Property Prices up 13.8% in London in the past year

The latest market trend data from the Land Registry shows that prices rose an average of 0.7% in February and have risen 5.3% since February 2013.

The average house price in England and Wales now stands at £170,000 compared with the peak of £181,658 in November 2007.

More than 70,500 residential properties in England and Wales were lodged for registration at the Land Registry in February ranging from £11,500 to £21,750,000.

Repossession volumes decreased by 24% in December 2013 to 966 compared with 1,278 in December 2012.

Unsurprisingly London has seen the greatest price increase in the past 12 months with prices going up 13.8%. Wales experienced the greatest monthly rise in February with a movement of 1.6%.

Commenting on the data, Nicholas Ayre, managing director of homebuying agency Home Fusion, said: “The gulf in property prices across the UK grows ever bigger with London house prices hitting a new all-time high in February, up 13.8% in a year. Transaction volumes are rising but are still some way off the peak of the market and the lack of supply is helping fuel soaring house prices in parts of the country. There are growing fears that if we are not in bubble territory yet it won’t be long before we are, with the Bank of England raising the alarm about borrowers over-extending themselves.

“The problem mortgage borrowers have is that they are competing against cash buyers who don’t have the same affordability constraints. Governor Mark Carney has commented that he can’t control house prices because he has no sway over those cash buyers who aren’t affected by interest rate rises. While buyers from overseas are playing a part, it is not just international purchasers who are in the fortunate position of buying for cash: many of my clients who do so are from the UK, and are downsizing from larger homes.

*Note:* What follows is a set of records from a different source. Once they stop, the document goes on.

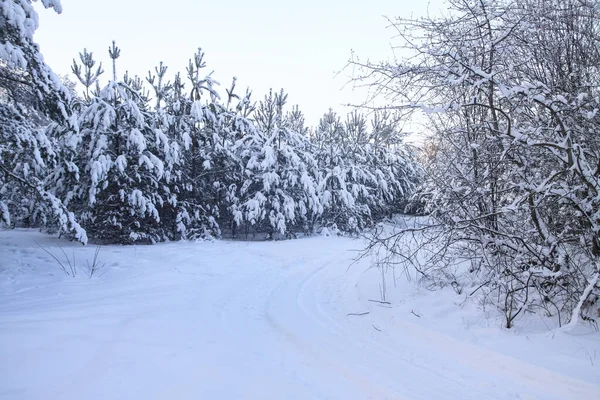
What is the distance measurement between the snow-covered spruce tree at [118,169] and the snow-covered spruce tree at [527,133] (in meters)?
9.27

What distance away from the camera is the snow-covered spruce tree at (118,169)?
36.0 ft

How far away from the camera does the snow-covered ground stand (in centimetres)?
272

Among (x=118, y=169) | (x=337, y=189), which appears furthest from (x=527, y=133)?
(x=337, y=189)

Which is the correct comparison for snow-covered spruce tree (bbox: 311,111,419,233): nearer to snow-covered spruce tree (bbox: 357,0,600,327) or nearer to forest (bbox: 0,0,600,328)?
forest (bbox: 0,0,600,328)

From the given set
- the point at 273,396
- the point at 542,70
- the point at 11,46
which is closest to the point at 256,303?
the point at 273,396

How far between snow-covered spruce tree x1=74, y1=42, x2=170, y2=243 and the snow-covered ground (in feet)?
16.6

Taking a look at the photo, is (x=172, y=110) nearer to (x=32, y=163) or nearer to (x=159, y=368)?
(x=32, y=163)

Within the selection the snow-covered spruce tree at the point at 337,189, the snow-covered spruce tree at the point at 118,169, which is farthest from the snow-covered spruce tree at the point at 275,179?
the snow-covered spruce tree at the point at 118,169

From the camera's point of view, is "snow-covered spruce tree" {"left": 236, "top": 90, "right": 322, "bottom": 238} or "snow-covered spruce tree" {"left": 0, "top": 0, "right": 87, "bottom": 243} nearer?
"snow-covered spruce tree" {"left": 0, "top": 0, "right": 87, "bottom": 243}

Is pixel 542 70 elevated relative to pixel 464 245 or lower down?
elevated

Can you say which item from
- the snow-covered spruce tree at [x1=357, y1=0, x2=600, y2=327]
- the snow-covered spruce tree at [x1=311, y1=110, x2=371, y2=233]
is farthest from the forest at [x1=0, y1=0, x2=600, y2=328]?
the snow-covered spruce tree at [x1=311, y1=110, x2=371, y2=233]

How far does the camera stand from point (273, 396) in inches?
104

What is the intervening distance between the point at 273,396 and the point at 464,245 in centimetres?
369

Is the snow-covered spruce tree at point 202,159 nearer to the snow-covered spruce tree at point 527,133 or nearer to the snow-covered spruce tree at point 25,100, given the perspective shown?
the snow-covered spruce tree at point 25,100
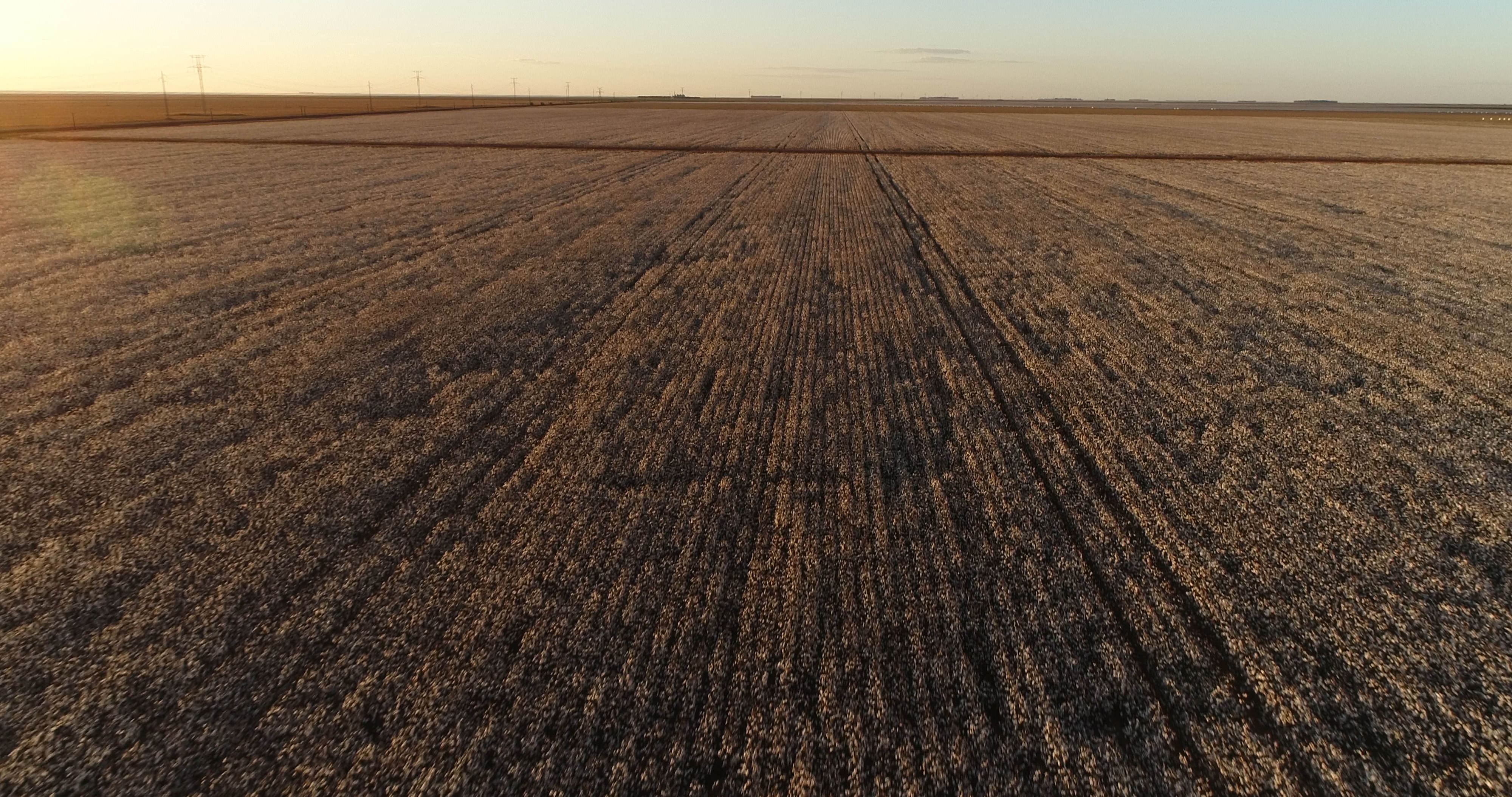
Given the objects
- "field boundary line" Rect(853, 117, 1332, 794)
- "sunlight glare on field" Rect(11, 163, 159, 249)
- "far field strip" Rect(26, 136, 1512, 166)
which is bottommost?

“Lenders are stricter and the bad old days where it was possible to borrow up to seven times income are long gone. However, borrowers still need to do a reality check and consider whether they could afford the mortgage if there was a 1% rise in interest rates – or more. If not, it’s important to be realistic and rein in the borrowing.

“Supply constraints are not going to be resolved anytime soon. The Government has made the right noises about building more homes but this takes time. In the meantime, prices are likely to rise higher and we could well find that the illusory bubble becomes a dangerous reality.”